WHAT YOU NEED TO DO →
Starting at the line that contains "Based on this", quote each line exactly through the last line of the entries, both included.

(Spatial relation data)
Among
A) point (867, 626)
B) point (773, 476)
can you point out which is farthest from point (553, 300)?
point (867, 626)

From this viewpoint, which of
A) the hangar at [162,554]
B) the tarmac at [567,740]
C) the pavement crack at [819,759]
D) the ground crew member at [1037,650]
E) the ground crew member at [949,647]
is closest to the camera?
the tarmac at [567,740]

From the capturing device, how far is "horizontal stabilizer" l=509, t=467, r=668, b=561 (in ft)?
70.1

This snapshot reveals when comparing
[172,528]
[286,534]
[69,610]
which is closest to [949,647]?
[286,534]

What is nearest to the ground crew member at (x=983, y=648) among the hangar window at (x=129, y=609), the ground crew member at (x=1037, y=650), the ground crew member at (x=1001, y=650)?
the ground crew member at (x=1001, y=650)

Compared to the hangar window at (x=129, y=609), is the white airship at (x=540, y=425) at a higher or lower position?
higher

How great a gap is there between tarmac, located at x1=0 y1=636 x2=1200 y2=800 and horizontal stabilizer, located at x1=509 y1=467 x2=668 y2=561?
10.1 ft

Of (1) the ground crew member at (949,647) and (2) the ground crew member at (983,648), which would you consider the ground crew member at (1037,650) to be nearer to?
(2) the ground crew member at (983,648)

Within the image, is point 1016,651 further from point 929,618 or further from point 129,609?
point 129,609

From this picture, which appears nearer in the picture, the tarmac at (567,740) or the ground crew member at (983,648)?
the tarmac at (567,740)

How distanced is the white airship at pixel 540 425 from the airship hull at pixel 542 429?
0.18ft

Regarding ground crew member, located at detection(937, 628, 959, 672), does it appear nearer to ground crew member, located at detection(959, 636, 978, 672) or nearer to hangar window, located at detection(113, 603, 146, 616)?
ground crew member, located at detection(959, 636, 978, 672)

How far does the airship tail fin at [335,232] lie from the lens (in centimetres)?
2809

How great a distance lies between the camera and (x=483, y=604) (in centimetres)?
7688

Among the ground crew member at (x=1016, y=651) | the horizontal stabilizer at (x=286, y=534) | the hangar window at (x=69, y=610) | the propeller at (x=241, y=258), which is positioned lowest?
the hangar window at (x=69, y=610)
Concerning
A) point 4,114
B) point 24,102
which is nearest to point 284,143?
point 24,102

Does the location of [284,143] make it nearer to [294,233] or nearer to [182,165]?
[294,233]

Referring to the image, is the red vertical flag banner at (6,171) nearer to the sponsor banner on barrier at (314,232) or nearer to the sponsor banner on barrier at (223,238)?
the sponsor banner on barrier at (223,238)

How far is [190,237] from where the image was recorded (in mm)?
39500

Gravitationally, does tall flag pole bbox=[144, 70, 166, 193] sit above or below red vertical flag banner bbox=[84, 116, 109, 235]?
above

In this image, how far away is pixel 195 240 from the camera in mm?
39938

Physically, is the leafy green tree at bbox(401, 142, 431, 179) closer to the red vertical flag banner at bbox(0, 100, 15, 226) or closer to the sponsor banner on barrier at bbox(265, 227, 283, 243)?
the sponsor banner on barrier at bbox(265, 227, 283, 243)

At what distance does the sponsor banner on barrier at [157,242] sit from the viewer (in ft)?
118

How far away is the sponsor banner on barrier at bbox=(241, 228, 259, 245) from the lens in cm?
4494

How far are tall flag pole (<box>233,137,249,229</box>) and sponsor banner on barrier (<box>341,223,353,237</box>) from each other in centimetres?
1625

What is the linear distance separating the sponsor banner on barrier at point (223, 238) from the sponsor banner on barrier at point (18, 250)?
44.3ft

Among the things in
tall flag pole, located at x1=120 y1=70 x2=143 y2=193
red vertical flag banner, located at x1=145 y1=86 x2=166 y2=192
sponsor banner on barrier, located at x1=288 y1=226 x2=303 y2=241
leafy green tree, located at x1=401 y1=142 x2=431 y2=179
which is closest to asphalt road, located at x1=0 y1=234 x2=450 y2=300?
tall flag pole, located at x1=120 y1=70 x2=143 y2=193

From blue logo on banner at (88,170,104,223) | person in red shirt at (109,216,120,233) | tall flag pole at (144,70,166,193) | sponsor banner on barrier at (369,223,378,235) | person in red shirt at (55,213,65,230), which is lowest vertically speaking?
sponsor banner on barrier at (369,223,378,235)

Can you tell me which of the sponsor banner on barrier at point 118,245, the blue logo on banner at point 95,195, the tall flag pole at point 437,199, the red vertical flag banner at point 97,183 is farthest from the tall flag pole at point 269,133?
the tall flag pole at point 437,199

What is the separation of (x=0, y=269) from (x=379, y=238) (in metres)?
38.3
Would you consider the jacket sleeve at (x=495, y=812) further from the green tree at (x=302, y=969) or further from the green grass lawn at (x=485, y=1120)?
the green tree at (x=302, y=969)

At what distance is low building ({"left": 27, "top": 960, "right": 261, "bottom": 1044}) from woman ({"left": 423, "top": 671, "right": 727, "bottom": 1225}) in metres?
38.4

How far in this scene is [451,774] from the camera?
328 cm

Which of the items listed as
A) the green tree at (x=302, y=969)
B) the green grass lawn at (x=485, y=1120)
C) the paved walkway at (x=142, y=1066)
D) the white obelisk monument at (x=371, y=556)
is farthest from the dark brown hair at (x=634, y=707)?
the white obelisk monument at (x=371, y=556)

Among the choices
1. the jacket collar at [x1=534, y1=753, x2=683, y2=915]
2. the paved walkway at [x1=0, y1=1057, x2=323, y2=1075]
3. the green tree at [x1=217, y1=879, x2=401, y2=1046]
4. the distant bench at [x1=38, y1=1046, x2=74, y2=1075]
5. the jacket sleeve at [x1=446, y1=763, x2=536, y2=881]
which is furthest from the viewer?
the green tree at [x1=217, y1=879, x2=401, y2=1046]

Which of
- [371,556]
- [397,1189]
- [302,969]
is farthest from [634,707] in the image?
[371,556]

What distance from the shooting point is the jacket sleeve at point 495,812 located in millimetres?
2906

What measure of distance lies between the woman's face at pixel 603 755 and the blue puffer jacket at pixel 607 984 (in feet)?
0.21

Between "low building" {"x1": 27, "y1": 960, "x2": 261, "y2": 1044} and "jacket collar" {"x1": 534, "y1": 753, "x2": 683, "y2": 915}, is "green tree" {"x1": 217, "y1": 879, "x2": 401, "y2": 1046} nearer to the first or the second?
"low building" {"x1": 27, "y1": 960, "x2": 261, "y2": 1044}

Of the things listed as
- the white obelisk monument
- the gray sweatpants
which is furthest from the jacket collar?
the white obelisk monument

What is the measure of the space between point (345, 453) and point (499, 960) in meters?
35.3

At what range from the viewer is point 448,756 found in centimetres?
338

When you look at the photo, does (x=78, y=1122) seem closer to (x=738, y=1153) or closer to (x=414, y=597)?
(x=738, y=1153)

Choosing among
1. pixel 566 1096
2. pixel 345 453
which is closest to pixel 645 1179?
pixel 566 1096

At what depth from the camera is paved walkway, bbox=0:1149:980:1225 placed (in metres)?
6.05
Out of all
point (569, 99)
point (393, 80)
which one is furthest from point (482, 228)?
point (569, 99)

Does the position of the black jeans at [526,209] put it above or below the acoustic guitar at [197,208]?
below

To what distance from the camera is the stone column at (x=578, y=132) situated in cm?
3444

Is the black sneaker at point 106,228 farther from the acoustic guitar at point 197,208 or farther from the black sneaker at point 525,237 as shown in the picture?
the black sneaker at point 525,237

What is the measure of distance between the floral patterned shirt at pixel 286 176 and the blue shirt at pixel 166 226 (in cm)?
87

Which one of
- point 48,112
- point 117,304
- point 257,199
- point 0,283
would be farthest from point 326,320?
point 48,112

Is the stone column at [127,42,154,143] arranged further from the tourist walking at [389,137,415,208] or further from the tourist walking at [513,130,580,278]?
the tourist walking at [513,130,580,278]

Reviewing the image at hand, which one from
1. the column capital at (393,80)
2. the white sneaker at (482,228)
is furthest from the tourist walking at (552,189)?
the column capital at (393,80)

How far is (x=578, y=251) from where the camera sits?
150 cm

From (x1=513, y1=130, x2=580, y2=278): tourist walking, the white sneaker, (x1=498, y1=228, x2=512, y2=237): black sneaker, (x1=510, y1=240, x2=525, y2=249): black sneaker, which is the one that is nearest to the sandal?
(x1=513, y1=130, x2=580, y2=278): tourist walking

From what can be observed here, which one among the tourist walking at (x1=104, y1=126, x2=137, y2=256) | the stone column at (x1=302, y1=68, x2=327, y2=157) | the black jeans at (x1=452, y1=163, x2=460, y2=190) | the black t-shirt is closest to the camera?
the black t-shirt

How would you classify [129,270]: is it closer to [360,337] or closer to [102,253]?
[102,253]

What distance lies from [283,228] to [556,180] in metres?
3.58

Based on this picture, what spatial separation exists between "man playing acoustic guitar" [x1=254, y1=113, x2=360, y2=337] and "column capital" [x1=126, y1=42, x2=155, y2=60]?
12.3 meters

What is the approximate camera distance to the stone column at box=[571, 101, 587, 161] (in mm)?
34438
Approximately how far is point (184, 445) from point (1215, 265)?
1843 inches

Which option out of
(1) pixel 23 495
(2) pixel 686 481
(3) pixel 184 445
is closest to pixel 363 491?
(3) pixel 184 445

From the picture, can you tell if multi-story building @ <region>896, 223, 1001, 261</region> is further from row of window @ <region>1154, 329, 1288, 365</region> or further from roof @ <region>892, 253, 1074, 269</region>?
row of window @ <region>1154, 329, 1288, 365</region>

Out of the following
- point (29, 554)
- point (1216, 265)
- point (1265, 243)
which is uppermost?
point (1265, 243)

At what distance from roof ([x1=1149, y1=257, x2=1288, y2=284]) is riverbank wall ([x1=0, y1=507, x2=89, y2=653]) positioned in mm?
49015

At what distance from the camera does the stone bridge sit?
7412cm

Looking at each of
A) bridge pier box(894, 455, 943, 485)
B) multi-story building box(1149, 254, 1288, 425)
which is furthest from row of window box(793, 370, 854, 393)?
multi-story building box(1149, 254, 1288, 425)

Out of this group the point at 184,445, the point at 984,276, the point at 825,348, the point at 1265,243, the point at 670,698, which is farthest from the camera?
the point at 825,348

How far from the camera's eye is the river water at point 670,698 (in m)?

THE OUTPUT →
Based on this picture, what spatial separation exists between "man playing acoustic guitar" [x1=254, y1=113, x2=360, y2=337] and "column capital" [x1=126, y1=42, x2=155, y2=60]?
12.3 meters

What is the approximate camera distance to the stone column at box=[571, 101, 587, 161] (in mm)?
34438
Approximately how far is point (184, 445) from point (1215, 265)?
1843 inches

Which option out of
(1) pixel 23 495
(2) pixel 686 481
(3) pixel 184 445
is closest to pixel 363 491?
(3) pixel 184 445

From the picture, can you tell if multi-story building @ <region>896, 223, 1001, 261</region> is further from row of window @ <region>1154, 329, 1288, 365</region> or further from roof @ <region>892, 253, 1074, 269</region>?
row of window @ <region>1154, 329, 1288, 365</region>

Out of the following
- point (29, 554)
- point (1216, 265)
- point (1265, 243)
which is uppermost?
point (1265, 243)

At what distance from roof ([x1=1149, y1=257, x2=1288, y2=284]) is riverbank wall ([x1=0, y1=507, x2=89, y2=653]) positioned in mm?
49015

At what distance from the camera does the stone bridge sit?
7412cm

Looking at each of
A) bridge pier box(894, 455, 943, 485)
B) multi-story building box(1149, 254, 1288, 425)
which is furthest from row of window box(793, 370, 854, 393)?
multi-story building box(1149, 254, 1288, 425)

Out of this group the point at 184,445, the point at 984,276, the point at 825,348, the point at 1265,243, the point at 670,698, which is farthest from the camera?
the point at 825,348

How far from the camera's eye is the river water at point 670,698 (in m)?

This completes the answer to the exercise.